The problem is that some kind of inflammatory process attacks and destroys the protective myelin covering around nerves. Most treatments aim at suppressing this inflammation. The latest treatments are high cost monoclonal antibodies that come not only with a price tag of tens of thousands of dollars per year but also a high cost in terms of lethal side effects.
But another aspect of MS is that something goes wrong with the normal repair mechanisms. When myelin breaks down in the rest of us, it is usually repaired by oligodendrocyte cells. But in MS this group of cells are not present or doesn’t swing into action.
Taking a different approach to everyone else, the Scripps team screened banks of old drugs to see if anything has an effect on oligodendrocytes and to their surprise found that benztropine did. Tested in animal models of MS, benztropine reversed the defects found in MS and drastically reduced the amount of anti-inflammatories needed. No other anticholinergic does this – so this is nothing to do with benztropine’s anticholinergic action.
The disappearance of Cogentin
Given this, it’s perhaps not surprising to find that around the time this research was first heard of Merck removed Cogentin from almost all markets – even China. The suspicion has to be they and others spotted a fortune to be made by introducing a variation on Cogentin and a fortune to be lost if the sales of Monoclonal Antibodies dropped.
Some forms of benztropine are however still on the US market. The Land of the Free and the Home of the Brave may also be the House of Hope.
What we need to find out is whether patients taking benztropine are less likely to get MS, whether patients with MS who go on benztropine have noticed any difference in their MS and whether this treatment is useful for anything else.
One of the surprising aspects of all this though is that its apparently not hot news in American MS circles. It may be the fact that the studies reported so far have been in animals – but in fact benztropine is pretty safe as these things go. And its available – in the US. I have to say if I had MS I would begin taking it in the morning.
And if I had a relative or friend outside the US with MS, I’d want to get benztropine to them. But it’s not clear how this can be done. Medicines put in the post are liable to be confiscated in the absence of a prescription. So another question is whether there is a legitimate way to get a medicine like this from the US to someone living elsewhere.
Input needed
We need:
- comments from anyone with MS who is using benztropine and figures its making a difference to their MS
- comments from anyone who is using benztropine and figures its making a difference to something.
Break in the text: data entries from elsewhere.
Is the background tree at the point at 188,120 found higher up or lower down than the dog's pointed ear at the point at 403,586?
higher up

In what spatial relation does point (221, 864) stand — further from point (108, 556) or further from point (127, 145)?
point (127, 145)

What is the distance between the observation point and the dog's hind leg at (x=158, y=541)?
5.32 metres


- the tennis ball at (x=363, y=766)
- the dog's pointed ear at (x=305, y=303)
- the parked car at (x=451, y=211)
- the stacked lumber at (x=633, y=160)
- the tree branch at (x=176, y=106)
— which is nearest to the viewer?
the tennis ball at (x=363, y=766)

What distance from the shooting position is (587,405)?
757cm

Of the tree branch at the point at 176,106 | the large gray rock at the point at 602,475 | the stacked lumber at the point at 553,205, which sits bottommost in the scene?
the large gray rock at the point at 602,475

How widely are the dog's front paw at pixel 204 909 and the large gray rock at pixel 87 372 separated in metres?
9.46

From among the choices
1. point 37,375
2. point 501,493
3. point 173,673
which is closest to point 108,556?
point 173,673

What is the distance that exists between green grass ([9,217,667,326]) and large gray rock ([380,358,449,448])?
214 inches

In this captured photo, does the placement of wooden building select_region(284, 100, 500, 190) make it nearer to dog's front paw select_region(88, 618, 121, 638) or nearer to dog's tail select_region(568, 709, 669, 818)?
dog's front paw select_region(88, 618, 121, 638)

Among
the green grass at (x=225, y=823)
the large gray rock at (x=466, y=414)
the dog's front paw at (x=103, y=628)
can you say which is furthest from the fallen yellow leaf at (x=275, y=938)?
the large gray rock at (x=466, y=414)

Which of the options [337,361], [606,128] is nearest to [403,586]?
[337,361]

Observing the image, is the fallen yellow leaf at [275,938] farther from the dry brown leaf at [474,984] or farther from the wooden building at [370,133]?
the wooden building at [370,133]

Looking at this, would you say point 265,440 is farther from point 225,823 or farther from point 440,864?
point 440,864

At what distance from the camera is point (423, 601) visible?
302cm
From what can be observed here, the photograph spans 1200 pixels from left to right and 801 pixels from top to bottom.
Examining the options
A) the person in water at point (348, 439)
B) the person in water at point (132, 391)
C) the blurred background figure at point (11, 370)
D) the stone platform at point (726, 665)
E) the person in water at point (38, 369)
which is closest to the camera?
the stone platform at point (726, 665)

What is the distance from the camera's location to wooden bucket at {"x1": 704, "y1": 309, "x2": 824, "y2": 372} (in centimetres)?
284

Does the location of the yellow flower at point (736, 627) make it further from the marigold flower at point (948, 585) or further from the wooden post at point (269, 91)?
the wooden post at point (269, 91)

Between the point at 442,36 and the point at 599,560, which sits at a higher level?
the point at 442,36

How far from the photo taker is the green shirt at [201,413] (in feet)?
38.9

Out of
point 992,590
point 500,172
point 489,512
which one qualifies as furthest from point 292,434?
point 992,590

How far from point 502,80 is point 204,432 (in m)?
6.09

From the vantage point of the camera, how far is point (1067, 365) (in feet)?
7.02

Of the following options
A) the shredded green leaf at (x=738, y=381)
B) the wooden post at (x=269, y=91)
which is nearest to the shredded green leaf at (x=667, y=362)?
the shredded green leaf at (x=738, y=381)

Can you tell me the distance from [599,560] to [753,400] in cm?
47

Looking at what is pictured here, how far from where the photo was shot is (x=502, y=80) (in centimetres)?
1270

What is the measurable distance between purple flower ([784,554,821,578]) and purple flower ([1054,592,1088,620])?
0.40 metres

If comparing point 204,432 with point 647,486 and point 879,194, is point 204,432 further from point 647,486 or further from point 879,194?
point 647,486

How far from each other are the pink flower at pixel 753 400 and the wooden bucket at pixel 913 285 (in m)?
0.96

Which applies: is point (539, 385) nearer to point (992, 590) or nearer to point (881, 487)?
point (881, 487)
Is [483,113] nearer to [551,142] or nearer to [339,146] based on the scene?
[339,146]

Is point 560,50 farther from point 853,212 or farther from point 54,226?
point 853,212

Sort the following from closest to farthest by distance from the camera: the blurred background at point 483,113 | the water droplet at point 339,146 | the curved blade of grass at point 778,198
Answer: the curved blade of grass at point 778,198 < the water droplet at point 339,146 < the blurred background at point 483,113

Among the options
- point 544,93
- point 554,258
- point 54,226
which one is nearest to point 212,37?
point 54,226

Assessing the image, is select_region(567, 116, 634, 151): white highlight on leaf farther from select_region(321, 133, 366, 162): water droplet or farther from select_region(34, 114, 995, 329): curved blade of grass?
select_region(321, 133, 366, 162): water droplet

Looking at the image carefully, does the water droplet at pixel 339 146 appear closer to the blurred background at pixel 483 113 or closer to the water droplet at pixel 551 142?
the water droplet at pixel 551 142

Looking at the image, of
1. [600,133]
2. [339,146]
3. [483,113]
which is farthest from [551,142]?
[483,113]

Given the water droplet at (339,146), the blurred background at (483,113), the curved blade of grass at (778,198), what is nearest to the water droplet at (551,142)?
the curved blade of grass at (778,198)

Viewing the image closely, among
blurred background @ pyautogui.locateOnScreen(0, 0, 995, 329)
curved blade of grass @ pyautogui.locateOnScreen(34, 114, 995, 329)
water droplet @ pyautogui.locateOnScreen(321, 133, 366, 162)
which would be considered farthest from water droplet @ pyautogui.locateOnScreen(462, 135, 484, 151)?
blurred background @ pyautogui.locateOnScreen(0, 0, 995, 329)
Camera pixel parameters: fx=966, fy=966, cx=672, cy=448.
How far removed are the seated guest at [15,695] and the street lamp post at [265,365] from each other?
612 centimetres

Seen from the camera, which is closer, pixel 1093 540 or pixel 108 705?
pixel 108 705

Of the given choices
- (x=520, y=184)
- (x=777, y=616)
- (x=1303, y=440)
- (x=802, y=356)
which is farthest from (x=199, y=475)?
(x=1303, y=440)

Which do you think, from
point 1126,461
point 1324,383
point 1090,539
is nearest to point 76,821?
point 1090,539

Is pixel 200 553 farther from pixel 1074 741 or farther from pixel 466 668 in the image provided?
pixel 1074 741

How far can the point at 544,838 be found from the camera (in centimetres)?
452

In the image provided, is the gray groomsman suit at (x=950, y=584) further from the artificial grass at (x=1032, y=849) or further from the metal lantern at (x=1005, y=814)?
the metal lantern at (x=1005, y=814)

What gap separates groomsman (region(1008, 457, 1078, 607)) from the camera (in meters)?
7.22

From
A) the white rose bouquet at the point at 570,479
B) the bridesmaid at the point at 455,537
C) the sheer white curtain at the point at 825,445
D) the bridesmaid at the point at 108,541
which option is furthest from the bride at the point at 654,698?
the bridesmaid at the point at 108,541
- comments from anyone outside the US whose benztropine was stopped and finds they have developed new complaints since it was replaced by another anticholinergic.
- comments from anyone who knows the inside story on benztropine’s removal
- comments on how to get benztropine legitimately to people living outside the US
There is a real chance for someone here to win a Nobel Prize, get to take a use patent out on an old drug or just save someone they love or others from an awful fate.
Johanna says
When I went to look up benztropine on Drugs.com, the leading US commercial website for drug information, my screen immediately filled up with MS drug ads! Nothing about Parkinson’s, and for sure nothing about treating the side effects of antipsychotic drugs. Hmm.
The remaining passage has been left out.